I've got a Solr (version 4.10.3) cloud consisting of 3 Solr instances managed by Zookeeper. Each core is replicated from the current leader to the other 2 for redudancy.
Now to the problem. I need to index a datetime field from SQL as a TextField for wildcard queries (not the best solution, but a requirement non the less). On the core that does the import, everything looks like it should and the field contains values like: 2008.10.18 17:16:31.0
but the corresponding document (synced by the replicationhandler) on the other cores has values like: Sat Oct 18 17:16:31 CEST 2008
for the same field. I've been trying for a while to get to the bottom of this without success. The behavior of both the core and the cloud is as intended aside from this.
Does anyone have an idea of what im doing wrong?
The fieldType looks like this:
<fieldType name="stringD" class="solr.TextField" sortMissingLast="true" omitNorms="false">
<analyzer>
<tokenizer class="solr.KeywordTokenizerFactory"/>
<filter class="solr.PatternReplaceFilterFactory" pattern="([-])" replacement="." replace="all" />
</analyzer>
</fieldType>
Here is a link to a screenshot showing the behavior in all its glory, the top part is from the core that did the full-import.
So my first answer goes to my first question here ;)
When initially setting this core up an import-query like this was used.
SELECT * FROM [TABLE]
and then the fields were mapped like this in the data-import-handler.
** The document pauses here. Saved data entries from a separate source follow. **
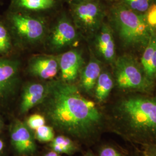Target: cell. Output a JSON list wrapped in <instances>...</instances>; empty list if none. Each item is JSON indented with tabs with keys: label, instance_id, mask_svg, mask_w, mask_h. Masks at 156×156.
I'll return each mask as SVG.
<instances>
[{
	"label": "cell",
	"instance_id": "1",
	"mask_svg": "<svg viewBox=\"0 0 156 156\" xmlns=\"http://www.w3.org/2000/svg\"><path fill=\"white\" fill-rule=\"evenodd\" d=\"M44 101L51 123L75 137L92 138L104 126V116L95 103L83 97L72 83L62 80L50 83Z\"/></svg>",
	"mask_w": 156,
	"mask_h": 156
},
{
	"label": "cell",
	"instance_id": "2",
	"mask_svg": "<svg viewBox=\"0 0 156 156\" xmlns=\"http://www.w3.org/2000/svg\"><path fill=\"white\" fill-rule=\"evenodd\" d=\"M115 131L130 143L156 145V98L128 95L119 101L113 113Z\"/></svg>",
	"mask_w": 156,
	"mask_h": 156
},
{
	"label": "cell",
	"instance_id": "3",
	"mask_svg": "<svg viewBox=\"0 0 156 156\" xmlns=\"http://www.w3.org/2000/svg\"><path fill=\"white\" fill-rule=\"evenodd\" d=\"M112 21L124 44L146 47L154 30L148 24L145 13L133 11L122 3L111 9Z\"/></svg>",
	"mask_w": 156,
	"mask_h": 156
},
{
	"label": "cell",
	"instance_id": "4",
	"mask_svg": "<svg viewBox=\"0 0 156 156\" xmlns=\"http://www.w3.org/2000/svg\"><path fill=\"white\" fill-rule=\"evenodd\" d=\"M115 80L118 89L123 91L146 93L154 86L142 68L128 56H121L115 61Z\"/></svg>",
	"mask_w": 156,
	"mask_h": 156
},
{
	"label": "cell",
	"instance_id": "5",
	"mask_svg": "<svg viewBox=\"0 0 156 156\" xmlns=\"http://www.w3.org/2000/svg\"><path fill=\"white\" fill-rule=\"evenodd\" d=\"M70 9L75 25L84 33H94L103 24L105 11L98 0L73 2Z\"/></svg>",
	"mask_w": 156,
	"mask_h": 156
},
{
	"label": "cell",
	"instance_id": "6",
	"mask_svg": "<svg viewBox=\"0 0 156 156\" xmlns=\"http://www.w3.org/2000/svg\"><path fill=\"white\" fill-rule=\"evenodd\" d=\"M10 19L17 34L26 42L36 43L44 38L46 26L39 18L19 12L12 13Z\"/></svg>",
	"mask_w": 156,
	"mask_h": 156
},
{
	"label": "cell",
	"instance_id": "7",
	"mask_svg": "<svg viewBox=\"0 0 156 156\" xmlns=\"http://www.w3.org/2000/svg\"><path fill=\"white\" fill-rule=\"evenodd\" d=\"M76 27L66 17H62L56 23L50 34L49 44L55 50H60L73 44L78 39Z\"/></svg>",
	"mask_w": 156,
	"mask_h": 156
},
{
	"label": "cell",
	"instance_id": "8",
	"mask_svg": "<svg viewBox=\"0 0 156 156\" xmlns=\"http://www.w3.org/2000/svg\"><path fill=\"white\" fill-rule=\"evenodd\" d=\"M83 64L80 53L76 50H71L59 57V69L62 80L72 83L79 75Z\"/></svg>",
	"mask_w": 156,
	"mask_h": 156
},
{
	"label": "cell",
	"instance_id": "9",
	"mask_svg": "<svg viewBox=\"0 0 156 156\" xmlns=\"http://www.w3.org/2000/svg\"><path fill=\"white\" fill-rule=\"evenodd\" d=\"M28 68L29 72L36 77L42 79H53L60 71L59 57L36 56L31 60Z\"/></svg>",
	"mask_w": 156,
	"mask_h": 156
},
{
	"label": "cell",
	"instance_id": "10",
	"mask_svg": "<svg viewBox=\"0 0 156 156\" xmlns=\"http://www.w3.org/2000/svg\"><path fill=\"white\" fill-rule=\"evenodd\" d=\"M11 140L14 148L20 154H31L35 151L36 145L28 127L22 122L15 124L12 130Z\"/></svg>",
	"mask_w": 156,
	"mask_h": 156
},
{
	"label": "cell",
	"instance_id": "11",
	"mask_svg": "<svg viewBox=\"0 0 156 156\" xmlns=\"http://www.w3.org/2000/svg\"><path fill=\"white\" fill-rule=\"evenodd\" d=\"M95 46L100 56L106 62L115 61L116 49L111 28L103 23L95 39Z\"/></svg>",
	"mask_w": 156,
	"mask_h": 156
},
{
	"label": "cell",
	"instance_id": "12",
	"mask_svg": "<svg viewBox=\"0 0 156 156\" xmlns=\"http://www.w3.org/2000/svg\"><path fill=\"white\" fill-rule=\"evenodd\" d=\"M19 64L15 60H0V98L11 91L16 83Z\"/></svg>",
	"mask_w": 156,
	"mask_h": 156
},
{
	"label": "cell",
	"instance_id": "13",
	"mask_svg": "<svg viewBox=\"0 0 156 156\" xmlns=\"http://www.w3.org/2000/svg\"><path fill=\"white\" fill-rule=\"evenodd\" d=\"M48 91V85L34 83L29 84L23 90L20 111L26 113L44 100Z\"/></svg>",
	"mask_w": 156,
	"mask_h": 156
},
{
	"label": "cell",
	"instance_id": "14",
	"mask_svg": "<svg viewBox=\"0 0 156 156\" xmlns=\"http://www.w3.org/2000/svg\"><path fill=\"white\" fill-rule=\"evenodd\" d=\"M142 68L151 81L156 79V31H153L141 59Z\"/></svg>",
	"mask_w": 156,
	"mask_h": 156
},
{
	"label": "cell",
	"instance_id": "15",
	"mask_svg": "<svg viewBox=\"0 0 156 156\" xmlns=\"http://www.w3.org/2000/svg\"><path fill=\"white\" fill-rule=\"evenodd\" d=\"M101 73V67L99 62L94 58L91 59L81 73L80 85L84 91L88 93L94 91Z\"/></svg>",
	"mask_w": 156,
	"mask_h": 156
},
{
	"label": "cell",
	"instance_id": "16",
	"mask_svg": "<svg viewBox=\"0 0 156 156\" xmlns=\"http://www.w3.org/2000/svg\"><path fill=\"white\" fill-rule=\"evenodd\" d=\"M12 4L23 11L39 12L49 10L55 6L56 0H12Z\"/></svg>",
	"mask_w": 156,
	"mask_h": 156
},
{
	"label": "cell",
	"instance_id": "17",
	"mask_svg": "<svg viewBox=\"0 0 156 156\" xmlns=\"http://www.w3.org/2000/svg\"><path fill=\"white\" fill-rule=\"evenodd\" d=\"M114 87V82L111 75L108 73H101L95 86V97L101 103L108 98Z\"/></svg>",
	"mask_w": 156,
	"mask_h": 156
},
{
	"label": "cell",
	"instance_id": "18",
	"mask_svg": "<svg viewBox=\"0 0 156 156\" xmlns=\"http://www.w3.org/2000/svg\"><path fill=\"white\" fill-rule=\"evenodd\" d=\"M50 146L58 154H69L74 151L75 146L72 140L65 136H58L51 141Z\"/></svg>",
	"mask_w": 156,
	"mask_h": 156
},
{
	"label": "cell",
	"instance_id": "19",
	"mask_svg": "<svg viewBox=\"0 0 156 156\" xmlns=\"http://www.w3.org/2000/svg\"><path fill=\"white\" fill-rule=\"evenodd\" d=\"M121 3L131 10L144 14L147 11L153 0H120Z\"/></svg>",
	"mask_w": 156,
	"mask_h": 156
},
{
	"label": "cell",
	"instance_id": "20",
	"mask_svg": "<svg viewBox=\"0 0 156 156\" xmlns=\"http://www.w3.org/2000/svg\"><path fill=\"white\" fill-rule=\"evenodd\" d=\"M35 137L41 142H51L55 138L53 129L50 126L44 125L35 129Z\"/></svg>",
	"mask_w": 156,
	"mask_h": 156
},
{
	"label": "cell",
	"instance_id": "21",
	"mask_svg": "<svg viewBox=\"0 0 156 156\" xmlns=\"http://www.w3.org/2000/svg\"><path fill=\"white\" fill-rule=\"evenodd\" d=\"M10 46L11 42L8 31L4 26L0 24V53L6 52Z\"/></svg>",
	"mask_w": 156,
	"mask_h": 156
},
{
	"label": "cell",
	"instance_id": "22",
	"mask_svg": "<svg viewBox=\"0 0 156 156\" xmlns=\"http://www.w3.org/2000/svg\"><path fill=\"white\" fill-rule=\"evenodd\" d=\"M45 118L39 114H34L28 117L27 125L31 129H37L40 127L45 125Z\"/></svg>",
	"mask_w": 156,
	"mask_h": 156
},
{
	"label": "cell",
	"instance_id": "23",
	"mask_svg": "<svg viewBox=\"0 0 156 156\" xmlns=\"http://www.w3.org/2000/svg\"><path fill=\"white\" fill-rule=\"evenodd\" d=\"M147 22L153 30H156V4L153 3L145 13Z\"/></svg>",
	"mask_w": 156,
	"mask_h": 156
},
{
	"label": "cell",
	"instance_id": "24",
	"mask_svg": "<svg viewBox=\"0 0 156 156\" xmlns=\"http://www.w3.org/2000/svg\"><path fill=\"white\" fill-rule=\"evenodd\" d=\"M99 156H124L116 148L111 146L103 147L100 151Z\"/></svg>",
	"mask_w": 156,
	"mask_h": 156
},
{
	"label": "cell",
	"instance_id": "25",
	"mask_svg": "<svg viewBox=\"0 0 156 156\" xmlns=\"http://www.w3.org/2000/svg\"><path fill=\"white\" fill-rule=\"evenodd\" d=\"M142 147L144 154L150 156H156V145H147Z\"/></svg>",
	"mask_w": 156,
	"mask_h": 156
},
{
	"label": "cell",
	"instance_id": "26",
	"mask_svg": "<svg viewBox=\"0 0 156 156\" xmlns=\"http://www.w3.org/2000/svg\"><path fill=\"white\" fill-rule=\"evenodd\" d=\"M58 154L55 151H50L45 156H58Z\"/></svg>",
	"mask_w": 156,
	"mask_h": 156
},
{
	"label": "cell",
	"instance_id": "27",
	"mask_svg": "<svg viewBox=\"0 0 156 156\" xmlns=\"http://www.w3.org/2000/svg\"><path fill=\"white\" fill-rule=\"evenodd\" d=\"M4 148V142L0 140V152L2 151Z\"/></svg>",
	"mask_w": 156,
	"mask_h": 156
},
{
	"label": "cell",
	"instance_id": "28",
	"mask_svg": "<svg viewBox=\"0 0 156 156\" xmlns=\"http://www.w3.org/2000/svg\"><path fill=\"white\" fill-rule=\"evenodd\" d=\"M71 1V3L73 2H79V1H84V0H69Z\"/></svg>",
	"mask_w": 156,
	"mask_h": 156
},
{
	"label": "cell",
	"instance_id": "29",
	"mask_svg": "<svg viewBox=\"0 0 156 156\" xmlns=\"http://www.w3.org/2000/svg\"><path fill=\"white\" fill-rule=\"evenodd\" d=\"M94 156L93 155H92V154H87V155H85V156Z\"/></svg>",
	"mask_w": 156,
	"mask_h": 156
},
{
	"label": "cell",
	"instance_id": "30",
	"mask_svg": "<svg viewBox=\"0 0 156 156\" xmlns=\"http://www.w3.org/2000/svg\"><path fill=\"white\" fill-rule=\"evenodd\" d=\"M153 2H154V3L156 4V0H153Z\"/></svg>",
	"mask_w": 156,
	"mask_h": 156
},
{
	"label": "cell",
	"instance_id": "31",
	"mask_svg": "<svg viewBox=\"0 0 156 156\" xmlns=\"http://www.w3.org/2000/svg\"><path fill=\"white\" fill-rule=\"evenodd\" d=\"M149 156V155H147V154H144V155H143V156Z\"/></svg>",
	"mask_w": 156,
	"mask_h": 156
},
{
	"label": "cell",
	"instance_id": "32",
	"mask_svg": "<svg viewBox=\"0 0 156 156\" xmlns=\"http://www.w3.org/2000/svg\"></svg>",
	"mask_w": 156,
	"mask_h": 156
}]
</instances>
<field column="ENDTIME" name="ENDTIME" />
When the Solr started to convert the content of the [ENDTIME] (datetime2) column in SQL to a date, this was added to the import-query.
CAST(CAST(ENDTIME as datetime2(0)) as varchar(100)) as ENDTIMESTR
to force the correct format from SQL: 2008-10-18 17:16:31.0
.
The data-import-handler mapping was also changed to the following:
<field column="ENDTIMESTR" name="ENDTIME" />
Because of this, both [ENDTIME] and [ENDTIMESTR] came from SQL into the data-import-handler and somehow Solr was only able to use the correct field/fieldType on the core which initiated the full-import. When replicating the field to the other cores Solr seems to have looked at the original [ENDTIME] column (only existing in the data-import-handler during a full/delta-import, remember SELECT * FROM [TABLE]
). ENDTIME in the Solr-schema was a TextField all along.
SOLUTION: Removing the *
and instead explicitly define all fields in the full/delta-queries with [ENDTIME] looking like this CAST(CAST(ENDTIME as datetime2(0)) as varchar(100)) as ENDTIME
.
Everything now behaves as intended. I guess there's a bug in the data-import-handler mapping somewhere but my configuration wasn't really the best either.
Hope this can help someone else out on a slippery-Solr-slope!